Start of ENTRIES PROVIDED

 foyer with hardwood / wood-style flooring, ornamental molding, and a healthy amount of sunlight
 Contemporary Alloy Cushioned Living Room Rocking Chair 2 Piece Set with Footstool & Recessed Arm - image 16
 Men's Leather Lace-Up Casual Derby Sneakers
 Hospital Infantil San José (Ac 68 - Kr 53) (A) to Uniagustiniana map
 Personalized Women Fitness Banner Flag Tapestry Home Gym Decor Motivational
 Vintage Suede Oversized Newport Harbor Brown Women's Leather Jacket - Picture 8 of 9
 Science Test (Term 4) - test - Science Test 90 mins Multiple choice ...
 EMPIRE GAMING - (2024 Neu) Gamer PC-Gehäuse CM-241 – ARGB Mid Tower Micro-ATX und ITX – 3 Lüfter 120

End of ENTRIES PROVIDED

* **WHAT YOU SHOULD DO**
Please reproduce the listing word for word, from its first line through the line with "Men's Leather Lace-Up Casual Derby Sneakers".

* **EXERCISE OUTPUT**
 foyer with hardwood / wood-style flooring, ornamental molding, and a healthy amount of sunlight
 Contemporary Alloy Cushioned Living Room Rocking Chair 2 Piece Set with Footstool & Recessed Arm - image 16
 Men's Leather Lace-Up Casual Derby Sneakers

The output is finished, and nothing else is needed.